### TASK TO CARRY OUT
Copy the listing below word for word, from its first line through the line containing "What is the highest value shown on the chart's", both included.

### EXTRACTED ENTRIES
# # # # #

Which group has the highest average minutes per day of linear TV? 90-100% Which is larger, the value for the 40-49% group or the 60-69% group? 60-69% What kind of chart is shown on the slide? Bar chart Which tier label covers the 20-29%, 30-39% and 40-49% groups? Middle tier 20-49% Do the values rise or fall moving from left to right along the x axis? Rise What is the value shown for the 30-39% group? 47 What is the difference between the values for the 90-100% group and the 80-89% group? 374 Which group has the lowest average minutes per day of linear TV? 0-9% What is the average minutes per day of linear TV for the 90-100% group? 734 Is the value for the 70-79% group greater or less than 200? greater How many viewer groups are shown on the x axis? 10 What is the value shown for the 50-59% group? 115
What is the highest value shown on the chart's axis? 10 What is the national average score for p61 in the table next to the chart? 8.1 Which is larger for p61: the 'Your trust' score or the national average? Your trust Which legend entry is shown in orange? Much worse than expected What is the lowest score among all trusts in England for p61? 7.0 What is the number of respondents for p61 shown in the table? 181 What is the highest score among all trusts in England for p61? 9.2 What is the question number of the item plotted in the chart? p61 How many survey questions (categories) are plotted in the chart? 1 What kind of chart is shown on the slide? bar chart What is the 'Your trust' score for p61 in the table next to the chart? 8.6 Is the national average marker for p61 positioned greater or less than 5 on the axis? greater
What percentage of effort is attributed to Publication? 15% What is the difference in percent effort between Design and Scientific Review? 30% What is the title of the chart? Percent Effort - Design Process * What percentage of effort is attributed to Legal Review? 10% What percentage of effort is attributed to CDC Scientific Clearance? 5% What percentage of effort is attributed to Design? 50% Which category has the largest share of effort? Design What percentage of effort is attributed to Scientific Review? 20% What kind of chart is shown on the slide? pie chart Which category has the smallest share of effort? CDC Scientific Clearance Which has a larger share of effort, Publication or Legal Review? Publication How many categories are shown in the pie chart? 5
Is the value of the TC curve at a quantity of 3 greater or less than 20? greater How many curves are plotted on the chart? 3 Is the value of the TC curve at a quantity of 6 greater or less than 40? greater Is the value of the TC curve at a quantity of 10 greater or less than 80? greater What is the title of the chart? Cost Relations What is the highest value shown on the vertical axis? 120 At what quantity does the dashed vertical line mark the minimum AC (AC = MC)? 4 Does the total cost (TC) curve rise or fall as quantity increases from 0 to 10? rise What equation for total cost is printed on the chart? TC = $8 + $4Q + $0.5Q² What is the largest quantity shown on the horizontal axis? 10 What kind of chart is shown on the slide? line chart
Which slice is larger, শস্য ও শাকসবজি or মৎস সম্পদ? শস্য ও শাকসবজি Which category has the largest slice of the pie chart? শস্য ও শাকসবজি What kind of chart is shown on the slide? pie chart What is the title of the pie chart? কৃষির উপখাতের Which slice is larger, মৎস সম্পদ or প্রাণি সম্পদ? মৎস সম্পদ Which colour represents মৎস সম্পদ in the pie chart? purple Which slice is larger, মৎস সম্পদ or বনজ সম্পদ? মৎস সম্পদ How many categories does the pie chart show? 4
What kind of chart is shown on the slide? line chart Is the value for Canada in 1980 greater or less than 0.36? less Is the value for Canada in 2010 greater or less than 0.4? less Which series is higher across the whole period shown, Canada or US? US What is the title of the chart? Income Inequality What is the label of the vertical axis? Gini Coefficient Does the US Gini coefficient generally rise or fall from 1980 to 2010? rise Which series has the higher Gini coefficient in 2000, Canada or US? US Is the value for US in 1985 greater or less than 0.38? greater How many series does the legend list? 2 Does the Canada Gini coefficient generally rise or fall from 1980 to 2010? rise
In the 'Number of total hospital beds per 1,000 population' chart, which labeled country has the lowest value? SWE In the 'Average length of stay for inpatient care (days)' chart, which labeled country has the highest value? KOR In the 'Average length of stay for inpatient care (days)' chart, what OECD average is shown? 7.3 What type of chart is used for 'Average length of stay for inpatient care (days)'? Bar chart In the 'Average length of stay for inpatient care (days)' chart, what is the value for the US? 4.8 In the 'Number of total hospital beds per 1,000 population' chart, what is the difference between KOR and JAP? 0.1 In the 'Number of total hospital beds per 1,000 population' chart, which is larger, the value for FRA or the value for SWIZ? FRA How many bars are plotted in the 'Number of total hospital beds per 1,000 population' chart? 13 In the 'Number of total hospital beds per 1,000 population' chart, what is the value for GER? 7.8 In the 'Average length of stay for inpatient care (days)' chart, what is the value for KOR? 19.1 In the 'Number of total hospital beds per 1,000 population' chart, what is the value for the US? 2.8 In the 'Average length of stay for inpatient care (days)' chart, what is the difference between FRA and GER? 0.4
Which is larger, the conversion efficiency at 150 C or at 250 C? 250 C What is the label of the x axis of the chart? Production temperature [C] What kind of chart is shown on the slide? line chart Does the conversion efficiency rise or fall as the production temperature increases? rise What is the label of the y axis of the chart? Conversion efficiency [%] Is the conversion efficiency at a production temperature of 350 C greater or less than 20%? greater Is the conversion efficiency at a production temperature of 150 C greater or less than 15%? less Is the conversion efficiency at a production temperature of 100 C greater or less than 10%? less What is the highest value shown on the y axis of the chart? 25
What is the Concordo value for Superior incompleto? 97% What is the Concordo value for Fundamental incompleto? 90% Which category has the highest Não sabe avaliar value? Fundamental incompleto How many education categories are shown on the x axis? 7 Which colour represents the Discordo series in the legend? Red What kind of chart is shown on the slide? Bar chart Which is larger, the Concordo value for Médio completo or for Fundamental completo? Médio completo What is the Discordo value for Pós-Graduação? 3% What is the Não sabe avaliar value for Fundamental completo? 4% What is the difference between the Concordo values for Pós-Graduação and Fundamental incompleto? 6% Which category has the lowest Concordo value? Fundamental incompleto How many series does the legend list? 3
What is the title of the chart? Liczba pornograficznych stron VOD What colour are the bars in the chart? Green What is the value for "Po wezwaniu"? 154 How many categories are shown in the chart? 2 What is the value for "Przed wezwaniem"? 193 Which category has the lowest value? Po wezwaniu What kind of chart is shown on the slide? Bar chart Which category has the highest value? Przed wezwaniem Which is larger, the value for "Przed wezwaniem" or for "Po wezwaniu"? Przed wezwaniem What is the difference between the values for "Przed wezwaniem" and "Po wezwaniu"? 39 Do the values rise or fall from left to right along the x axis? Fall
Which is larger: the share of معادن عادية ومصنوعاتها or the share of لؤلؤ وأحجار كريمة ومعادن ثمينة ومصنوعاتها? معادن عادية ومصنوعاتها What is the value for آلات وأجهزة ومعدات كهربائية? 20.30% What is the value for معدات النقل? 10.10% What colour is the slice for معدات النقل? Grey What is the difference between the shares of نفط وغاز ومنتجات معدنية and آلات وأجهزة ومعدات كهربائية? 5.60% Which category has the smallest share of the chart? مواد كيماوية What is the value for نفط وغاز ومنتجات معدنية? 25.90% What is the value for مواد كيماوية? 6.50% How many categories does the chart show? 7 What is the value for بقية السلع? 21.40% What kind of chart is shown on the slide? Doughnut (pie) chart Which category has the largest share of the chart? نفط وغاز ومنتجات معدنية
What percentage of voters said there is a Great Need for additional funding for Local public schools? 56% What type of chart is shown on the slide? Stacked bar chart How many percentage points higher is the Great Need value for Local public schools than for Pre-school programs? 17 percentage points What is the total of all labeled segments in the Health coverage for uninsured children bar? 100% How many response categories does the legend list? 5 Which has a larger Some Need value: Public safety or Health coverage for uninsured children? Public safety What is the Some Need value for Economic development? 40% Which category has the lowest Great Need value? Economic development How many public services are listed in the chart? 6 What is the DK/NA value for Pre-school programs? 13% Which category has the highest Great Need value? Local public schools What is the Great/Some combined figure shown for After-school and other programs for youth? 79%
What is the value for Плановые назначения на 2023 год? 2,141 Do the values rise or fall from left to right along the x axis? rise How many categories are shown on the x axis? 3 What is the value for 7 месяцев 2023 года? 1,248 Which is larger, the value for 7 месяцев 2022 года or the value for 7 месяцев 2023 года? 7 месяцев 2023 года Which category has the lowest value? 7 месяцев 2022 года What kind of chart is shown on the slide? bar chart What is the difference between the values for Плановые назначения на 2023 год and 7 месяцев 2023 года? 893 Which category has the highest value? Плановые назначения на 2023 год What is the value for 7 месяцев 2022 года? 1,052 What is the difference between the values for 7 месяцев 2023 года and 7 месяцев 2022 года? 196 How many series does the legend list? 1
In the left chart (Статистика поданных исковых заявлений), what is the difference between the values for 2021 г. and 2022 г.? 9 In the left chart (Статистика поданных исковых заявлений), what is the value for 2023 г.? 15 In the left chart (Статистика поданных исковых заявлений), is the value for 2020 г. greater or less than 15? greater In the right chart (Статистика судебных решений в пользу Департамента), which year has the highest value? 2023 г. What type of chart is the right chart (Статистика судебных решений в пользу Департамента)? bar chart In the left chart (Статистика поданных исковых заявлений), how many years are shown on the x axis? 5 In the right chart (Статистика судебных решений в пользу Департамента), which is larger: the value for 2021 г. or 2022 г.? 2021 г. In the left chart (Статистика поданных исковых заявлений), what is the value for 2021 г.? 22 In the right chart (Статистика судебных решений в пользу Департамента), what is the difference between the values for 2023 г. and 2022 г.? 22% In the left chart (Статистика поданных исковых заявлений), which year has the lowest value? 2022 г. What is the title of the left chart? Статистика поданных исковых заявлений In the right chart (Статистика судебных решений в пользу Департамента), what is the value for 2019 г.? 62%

# # # # #

### ANSWER TO THE PROBLEM
Which group has the highest average minutes per day of linear TV? 90-100% Which is larger, the value for the 40-49% group or the 60-69% group? 60-69% What kind of chart is shown on the slide? Bar chart Which tier label covers the 20-29%, 30-39% and 40-49% groups? Middle tier 20-49% Do the values rise or fall moving from left to right along the x axis? Rise What is the value shown for the 30-39% group? 47 What is the difference between the values for the 90-100% group and the 80-89% group? 374 Which group has the lowest average minutes per day of linear TV? 0-9% What is the average minutes per day of linear TV for the 90-100% group? 734 Is the value for the 70-79% group greater or less than 200? greater How many viewer groups are shown on the x axis? 10 What is the value shown for the 50-59% group? 115
What is the highest value shown on the chart's axis? 10 What is the national average score for p61 in the table next to the chart? 8.1 Which is larger for p61: the 'Your trust' score or the national average? Your trust Which legend entry is shown in orange? Much worse than expected What is the lowest score among all trusts in England for p61? 7.0 What is the number of respondents for p61 shown in the table? 181 What is the highest score among all trusts in England for p61? 9.2 What is the question number of the item plotted in the chart? p61 How many survey questions (categories) are plotted in the chart? 1 What kind of chart is shown on the slide? bar chart What is the 'Your trust' score for p61 in the table next to the chart? 8.6 Is the national average marker for p61 positioned greater or less than 5 on the axis? greater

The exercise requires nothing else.